NZAS Co-Presidents Lucy Stewart and Troy Baisden have made initial comments on the Budget released by the coalition government today, expressing their concerns about the ongoing collapse in funding for the research and university sector. More investment in research and universities helps to lift nations out of recessions, enhances future wealth and productivity, without fuelling inflation.
Dr Lucy Stewart comments, "Normally when assessing a Budget from the science policy perspective, we can look for bright spots - new spending and initiatives. Analysing this year's Budget is an exercise in determining how bad the damage will be, on the back of previously-announced cuts such as the cancellation of the Science City infrastructure programme and the failure to renew the National Science Challenges.
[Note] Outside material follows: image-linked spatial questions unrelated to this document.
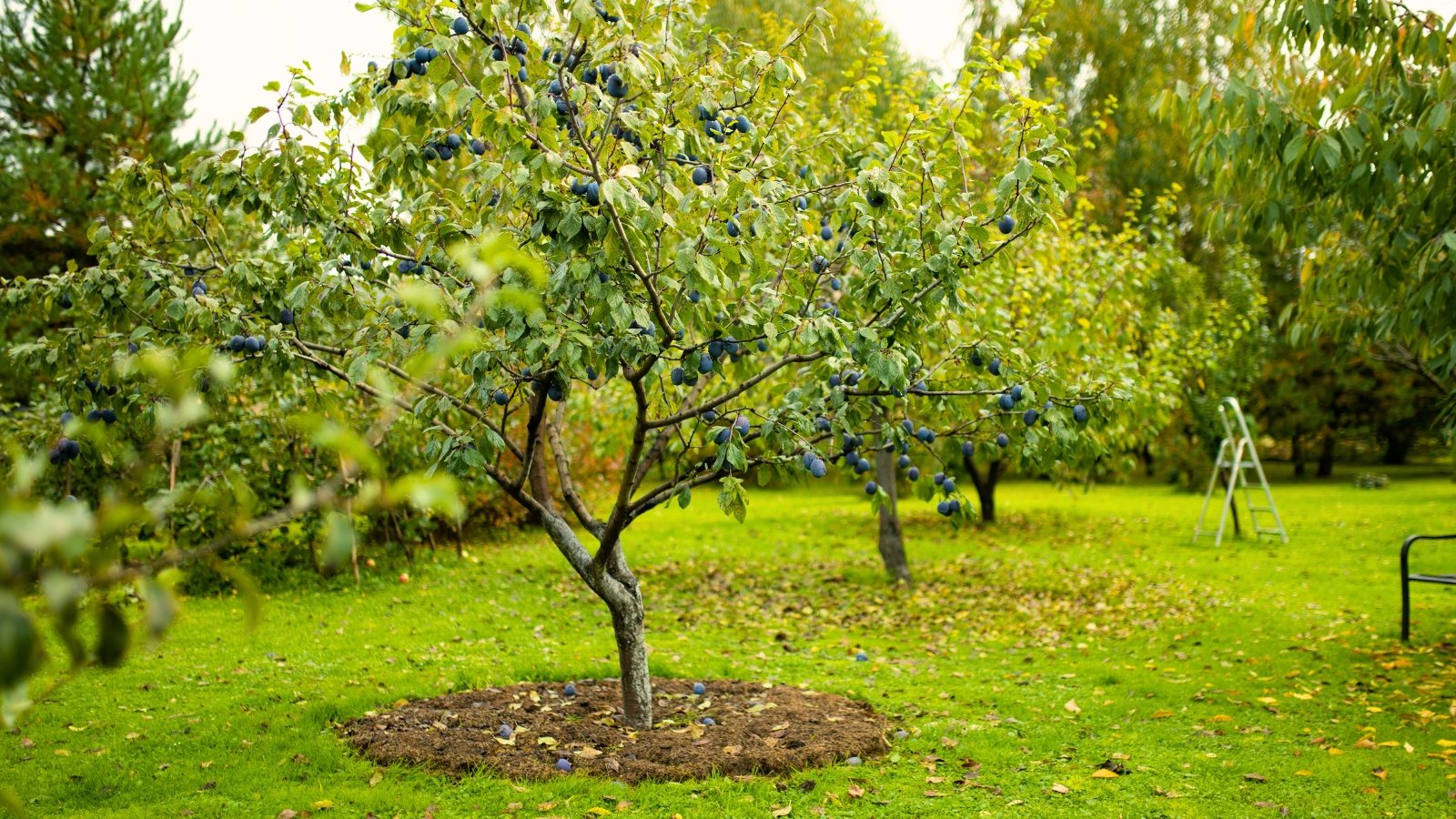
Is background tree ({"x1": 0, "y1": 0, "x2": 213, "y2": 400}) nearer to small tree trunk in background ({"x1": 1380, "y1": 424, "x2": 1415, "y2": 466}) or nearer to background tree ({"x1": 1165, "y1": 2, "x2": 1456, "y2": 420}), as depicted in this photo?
background tree ({"x1": 1165, "y1": 2, "x2": 1456, "y2": 420})

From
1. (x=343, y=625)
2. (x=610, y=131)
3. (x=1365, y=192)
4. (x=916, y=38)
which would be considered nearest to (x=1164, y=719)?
(x=1365, y=192)

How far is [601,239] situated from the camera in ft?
11.8

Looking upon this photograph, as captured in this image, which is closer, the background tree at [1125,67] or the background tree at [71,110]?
the background tree at [71,110]

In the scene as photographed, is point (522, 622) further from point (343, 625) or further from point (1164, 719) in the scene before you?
point (1164, 719)

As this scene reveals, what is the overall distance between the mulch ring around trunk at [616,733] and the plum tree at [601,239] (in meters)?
0.31

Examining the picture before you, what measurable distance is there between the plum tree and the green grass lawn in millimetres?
1382

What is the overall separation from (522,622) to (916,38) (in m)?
17.8

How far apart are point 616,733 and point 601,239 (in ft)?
8.67

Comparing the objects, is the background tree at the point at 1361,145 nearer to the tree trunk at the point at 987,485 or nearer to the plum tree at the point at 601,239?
the plum tree at the point at 601,239

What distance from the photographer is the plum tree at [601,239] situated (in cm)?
362

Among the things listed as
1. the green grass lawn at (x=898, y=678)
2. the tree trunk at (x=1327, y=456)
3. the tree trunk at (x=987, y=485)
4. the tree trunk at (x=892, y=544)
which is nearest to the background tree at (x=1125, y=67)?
the tree trunk at (x=1327, y=456)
There is one genuinely welcome new initiative - funding for Geonet, the National Seismic Hazard Model, and the National Geohazards Monitoring Centre has been extended out until 2027, acknowledging the long-term nature of the funding needed to support this vital work in our geologically active nation. However, this funding reduces over the forecast period, leaving uncertainties in this area in the long-term. Looking out to 2027 the Budget has also forecast a total of $35 million dollars of actual cuts to the Marsden Fund, the Health Research Fund, the Strategic Science and Innovation Fund, and the Endeavour Fund in that year - perhaps to generously give researchers three years to find new jobs overseas. Otherwise spending is essentially flat, in a time of record inflation and on the back of decades of underfunding of the sector. Certainly there is no sign of anything which could come close to making up for the loss of the National Science Challenges, which we have already seen translate into proposed job cuts in the public science sector.
I expect to see more job losses across the sector before the end of the year. This failure to invest, at a time when the research and science sector has struggled to do more with insufficient funding for years already, will have inevitable consequences in loss of expertise as people move to better-funded research sectors overseas, as infrastructure continues to fail, and as research simply does not get done."
Prof Troy Baisden adds: "Today’s budget doubles down on a pattern spanning four decades, in which New Zealand’s governments have been world leaders in choosing not to invest in the future. Aside from 1991, I doubt there’s ever been such a clear case that we’re determined to fall behind peer nations with our investment in research, science, innovation and technology. The same goes for the tertiary education sector.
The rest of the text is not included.